Short exercise 1: Return the passage of the crochet excerpt below that begins at the words "Aside from that" and stops after the words "of all things.".

Text excerpt:
Aside from that I have been occupied with filling orders and making new items for Handmade & Homespun itself. After placing an ad in Top of the Rock’s most recent program, I was contacted by a local boutique to do some custom crochet designs for the equestrian set of all things.
***TANGENT: My friend Peggy from www.porkchoptuesday.wordpress.com is a member of TOTR, a Choral group from Little Rock.***
***PLUG: If you are in the North Little Rock Area on Thursday,October 11th, visit the “Harmony Bazaar” at McCain Mall, 3929 McCain Blvd. North Little Rock, AR 72116, hosted by Top of the Rock Chorus. Shop 10 specialty vendors from 5:00-8:00 p.m. Special performance by Top of the Rock Chorus. No admission fee. All welcome. Located on the street level of McCain Mall in the food court area. Happy shopping!***
While I know a bit about various livestock and farm animals, and have learned a great deal about rabbits over the past year as we began to breed them, horses are not an animal I am very knowledgeable about. Admittedly their size and my lack of knowledge make me a tad bit frightened of them but crocheted horses don’t have the same effect.

Stored rows:
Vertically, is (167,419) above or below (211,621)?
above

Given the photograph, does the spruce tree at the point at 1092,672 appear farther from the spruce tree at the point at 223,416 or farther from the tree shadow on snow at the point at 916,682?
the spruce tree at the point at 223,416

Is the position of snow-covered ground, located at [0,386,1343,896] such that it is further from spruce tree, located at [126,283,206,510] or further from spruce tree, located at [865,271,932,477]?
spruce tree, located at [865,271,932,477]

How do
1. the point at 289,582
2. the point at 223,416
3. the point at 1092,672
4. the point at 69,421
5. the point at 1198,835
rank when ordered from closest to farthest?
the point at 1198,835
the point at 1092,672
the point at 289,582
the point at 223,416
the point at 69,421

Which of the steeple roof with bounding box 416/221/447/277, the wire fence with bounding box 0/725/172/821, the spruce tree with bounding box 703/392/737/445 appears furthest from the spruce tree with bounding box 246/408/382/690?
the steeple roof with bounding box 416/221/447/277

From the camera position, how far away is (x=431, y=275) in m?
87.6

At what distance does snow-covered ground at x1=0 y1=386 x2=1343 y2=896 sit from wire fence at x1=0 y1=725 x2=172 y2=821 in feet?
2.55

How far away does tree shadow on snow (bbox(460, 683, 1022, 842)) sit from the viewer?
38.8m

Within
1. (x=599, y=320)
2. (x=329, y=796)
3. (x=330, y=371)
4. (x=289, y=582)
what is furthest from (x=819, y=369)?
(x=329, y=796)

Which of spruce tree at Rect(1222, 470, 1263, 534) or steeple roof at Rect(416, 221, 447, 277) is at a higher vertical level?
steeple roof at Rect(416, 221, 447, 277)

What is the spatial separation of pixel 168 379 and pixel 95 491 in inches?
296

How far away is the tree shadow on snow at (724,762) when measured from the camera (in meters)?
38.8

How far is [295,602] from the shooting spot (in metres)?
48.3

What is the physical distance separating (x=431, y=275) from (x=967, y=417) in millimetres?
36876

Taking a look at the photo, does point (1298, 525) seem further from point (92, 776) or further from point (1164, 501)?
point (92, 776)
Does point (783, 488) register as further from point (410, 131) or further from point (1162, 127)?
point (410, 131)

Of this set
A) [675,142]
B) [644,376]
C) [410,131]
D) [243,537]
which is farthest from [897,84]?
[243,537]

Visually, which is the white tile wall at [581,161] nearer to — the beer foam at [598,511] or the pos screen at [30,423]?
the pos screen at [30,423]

Short exercise 2: Retype the lines of the records above, starting at the line that has "Taking a look" and stopping after the final line of the records.

Correct output 1:
Aside from that I have been occupied with filling orders and making new items for Handmade & Homespun itself. After placing an ad in Top of the Rock’s most recent program, I was contacted by a local boutique to do some custom crochet designs for the equestrian set of all things.

Correct output 2:
Taking a look at the photo, does point (1298, 525) seem further from point (92, 776) or further from point (1164, 501)?
point (92, 776)
Does point (783, 488) register as further from point (410, 131) or further from point (1162, 127)?
point (410, 131)

Of this set
A) [675,142]
B) [644,376]
C) [410,131]
D) [243,537]
which is farthest from [897,84]?
[243,537]

Visually, which is the white tile wall at [581,161] nearer to — the beer foam at [598,511] or the pos screen at [30,423]?
the pos screen at [30,423]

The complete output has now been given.